--- begin ---
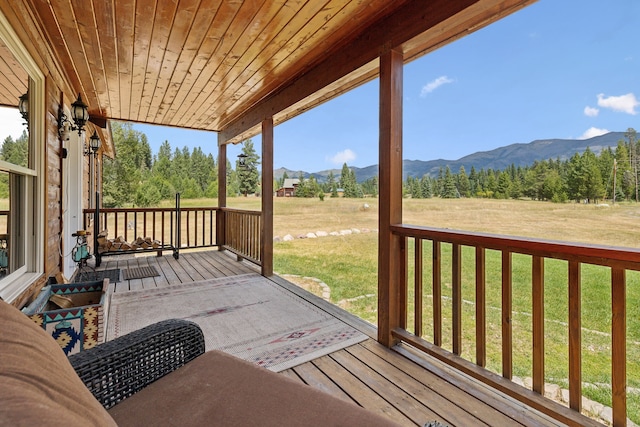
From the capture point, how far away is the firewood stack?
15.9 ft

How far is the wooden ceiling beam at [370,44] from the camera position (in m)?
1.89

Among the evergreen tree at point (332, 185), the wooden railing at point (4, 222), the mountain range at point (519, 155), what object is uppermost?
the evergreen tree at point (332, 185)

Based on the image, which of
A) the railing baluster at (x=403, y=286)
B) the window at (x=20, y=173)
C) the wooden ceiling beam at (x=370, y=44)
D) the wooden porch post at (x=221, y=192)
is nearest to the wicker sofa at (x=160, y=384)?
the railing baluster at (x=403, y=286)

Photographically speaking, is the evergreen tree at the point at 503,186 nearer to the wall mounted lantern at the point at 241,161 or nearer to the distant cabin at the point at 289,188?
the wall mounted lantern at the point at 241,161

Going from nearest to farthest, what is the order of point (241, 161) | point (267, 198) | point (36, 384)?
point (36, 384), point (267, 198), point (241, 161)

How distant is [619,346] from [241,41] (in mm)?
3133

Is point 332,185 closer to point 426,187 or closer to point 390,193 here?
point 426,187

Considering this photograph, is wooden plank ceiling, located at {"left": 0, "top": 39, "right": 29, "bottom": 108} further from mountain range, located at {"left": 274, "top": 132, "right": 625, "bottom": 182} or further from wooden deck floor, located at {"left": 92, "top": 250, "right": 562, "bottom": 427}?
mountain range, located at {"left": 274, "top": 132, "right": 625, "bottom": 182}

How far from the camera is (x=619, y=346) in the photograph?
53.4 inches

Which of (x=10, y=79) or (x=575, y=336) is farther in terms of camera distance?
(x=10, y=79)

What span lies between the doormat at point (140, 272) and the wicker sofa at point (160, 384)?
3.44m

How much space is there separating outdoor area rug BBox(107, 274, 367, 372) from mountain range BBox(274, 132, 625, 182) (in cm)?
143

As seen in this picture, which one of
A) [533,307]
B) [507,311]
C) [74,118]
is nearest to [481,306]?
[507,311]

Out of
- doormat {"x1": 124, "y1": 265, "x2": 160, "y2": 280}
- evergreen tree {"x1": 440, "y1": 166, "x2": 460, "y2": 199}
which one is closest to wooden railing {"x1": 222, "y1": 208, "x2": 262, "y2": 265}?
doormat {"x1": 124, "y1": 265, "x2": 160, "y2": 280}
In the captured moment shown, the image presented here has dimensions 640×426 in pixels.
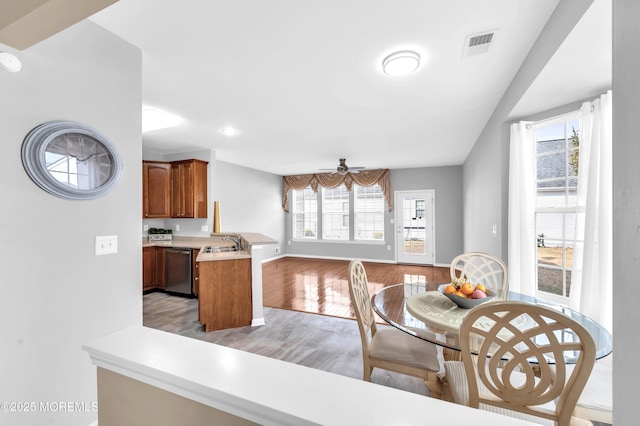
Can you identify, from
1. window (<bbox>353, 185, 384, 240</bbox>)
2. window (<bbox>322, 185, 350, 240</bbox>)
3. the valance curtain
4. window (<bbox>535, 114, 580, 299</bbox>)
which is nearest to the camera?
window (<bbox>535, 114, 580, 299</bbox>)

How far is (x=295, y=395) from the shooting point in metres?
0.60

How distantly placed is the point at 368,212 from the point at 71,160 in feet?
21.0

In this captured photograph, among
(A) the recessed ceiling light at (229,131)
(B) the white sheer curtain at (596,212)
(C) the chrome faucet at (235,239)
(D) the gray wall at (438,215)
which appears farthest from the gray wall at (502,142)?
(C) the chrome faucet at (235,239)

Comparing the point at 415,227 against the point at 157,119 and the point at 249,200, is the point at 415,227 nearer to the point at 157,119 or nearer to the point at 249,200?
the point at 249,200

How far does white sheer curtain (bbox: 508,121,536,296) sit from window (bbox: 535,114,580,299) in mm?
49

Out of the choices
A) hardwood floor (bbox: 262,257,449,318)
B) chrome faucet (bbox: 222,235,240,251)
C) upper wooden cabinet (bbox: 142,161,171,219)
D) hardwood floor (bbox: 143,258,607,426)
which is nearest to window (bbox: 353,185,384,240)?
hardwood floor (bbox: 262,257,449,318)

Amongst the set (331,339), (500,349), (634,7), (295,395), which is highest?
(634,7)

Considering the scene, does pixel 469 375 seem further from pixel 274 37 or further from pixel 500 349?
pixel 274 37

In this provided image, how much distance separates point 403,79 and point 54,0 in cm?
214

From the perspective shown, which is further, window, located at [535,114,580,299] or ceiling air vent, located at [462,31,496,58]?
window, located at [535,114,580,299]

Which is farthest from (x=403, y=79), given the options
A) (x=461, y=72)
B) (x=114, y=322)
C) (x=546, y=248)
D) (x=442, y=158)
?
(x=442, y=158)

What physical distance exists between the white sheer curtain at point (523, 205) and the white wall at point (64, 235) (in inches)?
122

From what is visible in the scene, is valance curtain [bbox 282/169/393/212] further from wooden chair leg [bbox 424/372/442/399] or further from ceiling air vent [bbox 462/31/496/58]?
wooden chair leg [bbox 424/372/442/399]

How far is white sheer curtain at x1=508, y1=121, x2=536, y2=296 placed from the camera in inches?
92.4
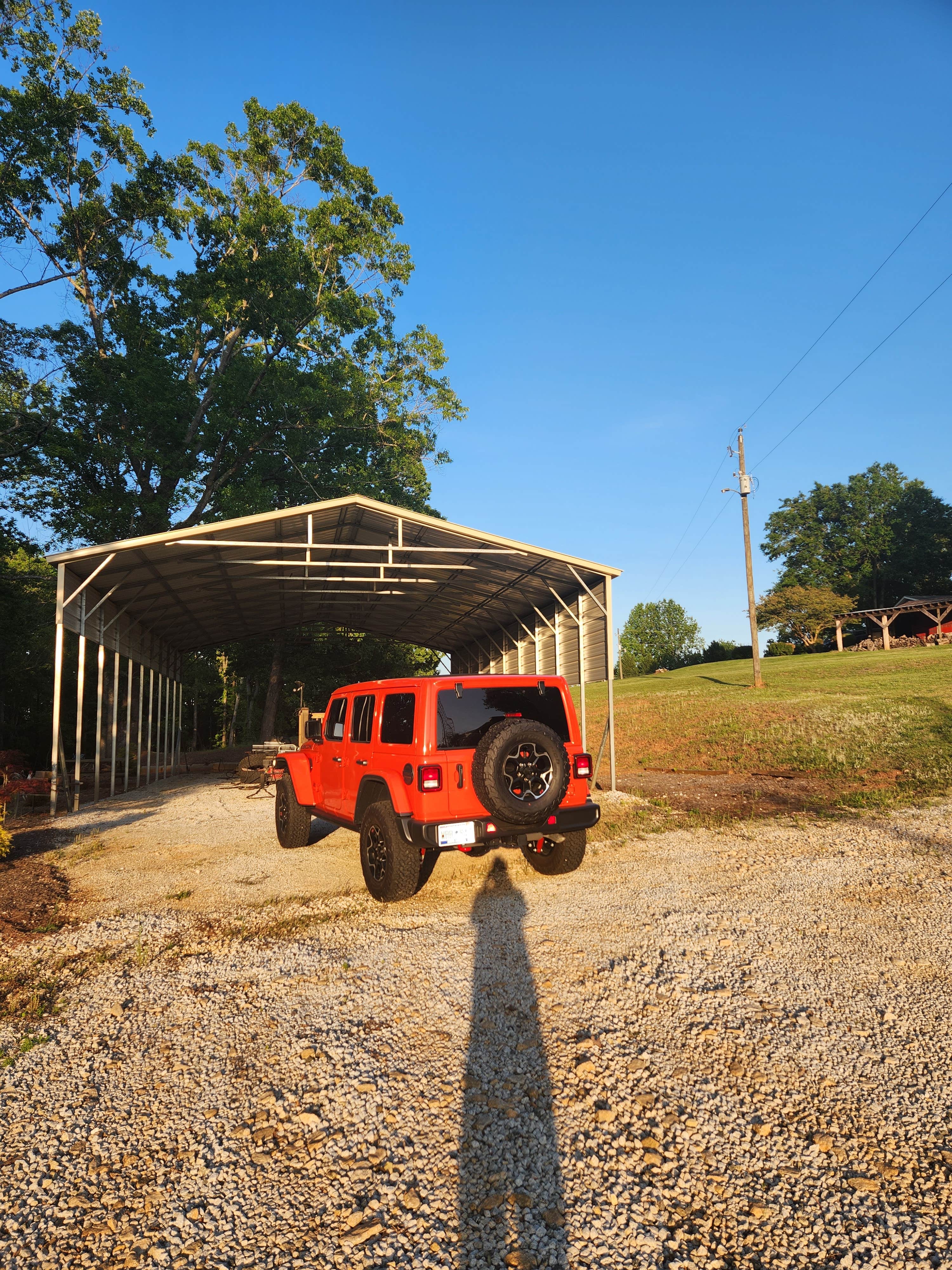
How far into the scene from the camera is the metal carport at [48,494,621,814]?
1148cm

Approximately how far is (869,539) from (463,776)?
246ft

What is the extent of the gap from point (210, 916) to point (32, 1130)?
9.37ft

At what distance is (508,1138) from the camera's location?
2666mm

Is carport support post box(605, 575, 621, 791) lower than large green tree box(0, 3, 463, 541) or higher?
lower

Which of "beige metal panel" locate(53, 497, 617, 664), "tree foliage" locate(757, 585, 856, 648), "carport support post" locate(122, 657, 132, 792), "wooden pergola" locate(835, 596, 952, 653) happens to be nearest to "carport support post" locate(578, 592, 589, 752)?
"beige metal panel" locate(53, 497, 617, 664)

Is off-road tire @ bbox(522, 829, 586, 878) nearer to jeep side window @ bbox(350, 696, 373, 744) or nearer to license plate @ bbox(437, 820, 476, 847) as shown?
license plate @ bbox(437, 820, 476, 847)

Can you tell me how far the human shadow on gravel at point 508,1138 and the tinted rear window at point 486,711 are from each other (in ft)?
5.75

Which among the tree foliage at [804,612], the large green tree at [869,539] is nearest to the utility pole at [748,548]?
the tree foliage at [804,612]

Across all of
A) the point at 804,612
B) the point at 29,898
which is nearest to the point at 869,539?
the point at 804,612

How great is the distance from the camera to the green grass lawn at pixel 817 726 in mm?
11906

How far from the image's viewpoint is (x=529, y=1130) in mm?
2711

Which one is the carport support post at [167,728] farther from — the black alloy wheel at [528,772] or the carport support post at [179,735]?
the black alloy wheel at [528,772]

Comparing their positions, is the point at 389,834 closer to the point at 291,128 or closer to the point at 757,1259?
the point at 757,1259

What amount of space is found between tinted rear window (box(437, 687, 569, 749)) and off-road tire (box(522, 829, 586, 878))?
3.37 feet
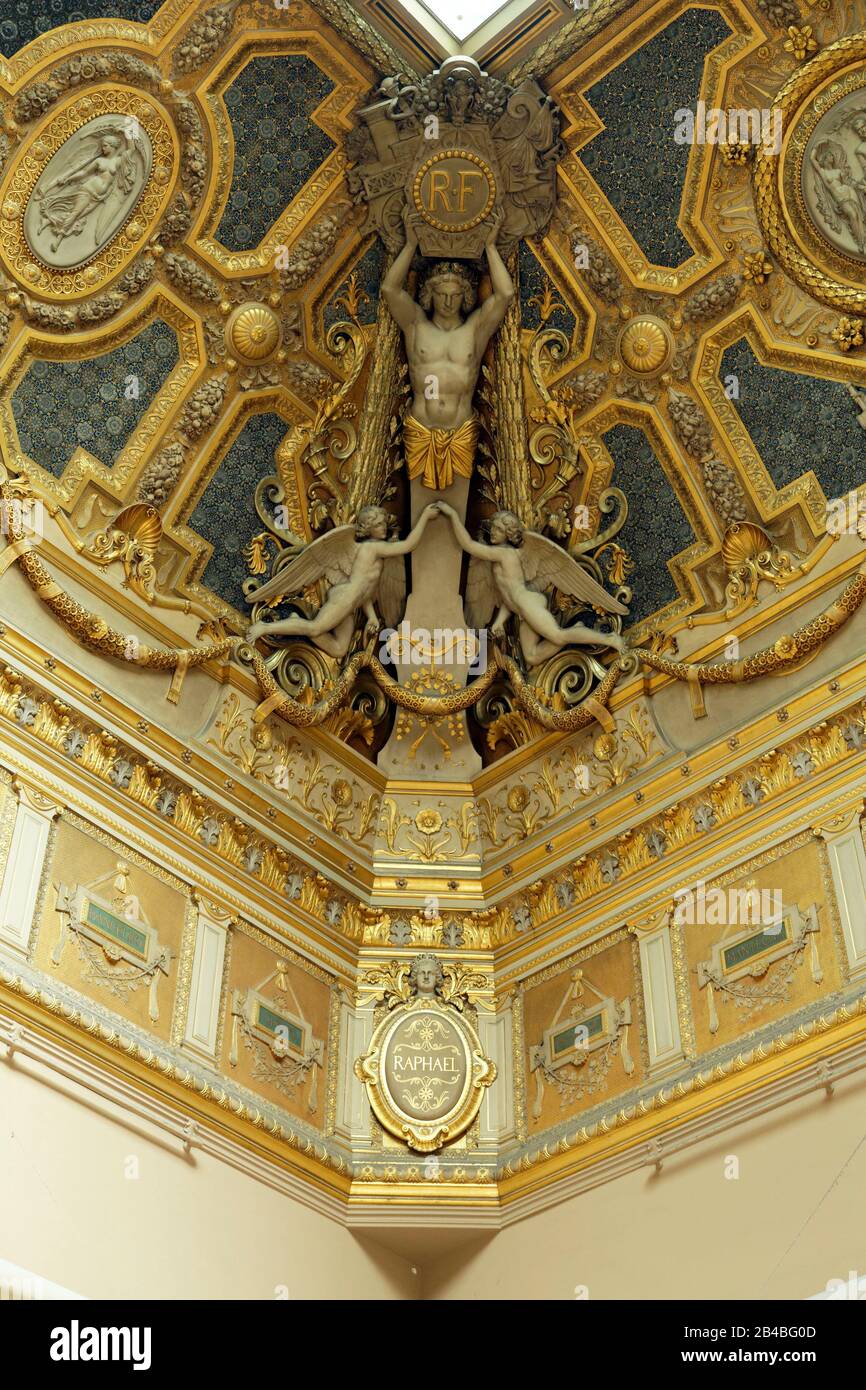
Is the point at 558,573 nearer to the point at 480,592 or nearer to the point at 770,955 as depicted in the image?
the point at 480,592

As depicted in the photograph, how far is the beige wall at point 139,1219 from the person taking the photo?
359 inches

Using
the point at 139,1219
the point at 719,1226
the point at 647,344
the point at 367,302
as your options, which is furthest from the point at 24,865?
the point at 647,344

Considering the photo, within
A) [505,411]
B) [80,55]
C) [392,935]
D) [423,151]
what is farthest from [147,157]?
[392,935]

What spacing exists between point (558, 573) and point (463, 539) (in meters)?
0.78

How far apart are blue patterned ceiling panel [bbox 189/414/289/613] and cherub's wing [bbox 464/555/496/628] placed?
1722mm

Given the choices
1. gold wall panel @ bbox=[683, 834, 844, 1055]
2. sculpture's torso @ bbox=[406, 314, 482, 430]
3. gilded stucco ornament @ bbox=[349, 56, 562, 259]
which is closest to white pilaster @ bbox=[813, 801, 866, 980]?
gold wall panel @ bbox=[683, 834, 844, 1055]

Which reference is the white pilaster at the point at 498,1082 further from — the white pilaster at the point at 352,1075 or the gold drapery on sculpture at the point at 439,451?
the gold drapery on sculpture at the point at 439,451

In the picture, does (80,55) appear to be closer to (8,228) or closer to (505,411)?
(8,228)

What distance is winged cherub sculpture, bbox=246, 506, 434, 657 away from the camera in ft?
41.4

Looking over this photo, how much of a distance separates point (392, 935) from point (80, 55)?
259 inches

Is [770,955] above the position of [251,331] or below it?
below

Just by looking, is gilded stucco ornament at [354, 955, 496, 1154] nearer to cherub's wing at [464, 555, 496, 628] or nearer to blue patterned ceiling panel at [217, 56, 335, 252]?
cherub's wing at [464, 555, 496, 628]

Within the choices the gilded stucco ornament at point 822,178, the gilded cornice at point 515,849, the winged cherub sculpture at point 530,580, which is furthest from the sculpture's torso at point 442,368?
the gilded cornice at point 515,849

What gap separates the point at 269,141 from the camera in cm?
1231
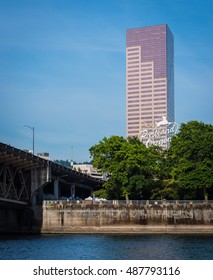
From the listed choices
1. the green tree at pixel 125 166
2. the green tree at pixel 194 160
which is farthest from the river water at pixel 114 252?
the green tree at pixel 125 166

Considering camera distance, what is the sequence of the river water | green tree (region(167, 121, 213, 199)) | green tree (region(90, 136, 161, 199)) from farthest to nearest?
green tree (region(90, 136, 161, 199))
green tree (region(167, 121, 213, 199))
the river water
--- end ---
§ Your instructions
Exactly the lines from the one with "Is [770,955] above" through the end of the listing above are to be repeated, with no pictures.

§ Output
Is [770,955] above the position of [251,331] or below it?
below

Just by looking, is gilded stucco ornament at [354, 955, 496, 1154] nearer to cherub's wing at [464, 555, 496, 628] or nearer to blue patterned ceiling panel at [217, 56, 335, 252]?
cherub's wing at [464, 555, 496, 628]

Within the choices the gilded stucco ornament at point 822,178, the gilded cornice at point 515,849, the winged cherub sculpture at point 530,580, which is furthest from the sculpture's torso at point 442,368?
the gilded cornice at point 515,849

What gap separates the point at 269,141 from the camera in cm?
1231
From the listed choices
1. the green tree at pixel 125 166
2. the green tree at pixel 194 160
which is farthest from the river water at pixel 114 252?
the green tree at pixel 125 166

Considering camera distance, what is the sequence of the river water | green tree (region(167, 121, 213, 199)) | green tree (region(90, 136, 161, 199)) from farthest to nearest?
green tree (region(90, 136, 161, 199))
green tree (region(167, 121, 213, 199))
the river water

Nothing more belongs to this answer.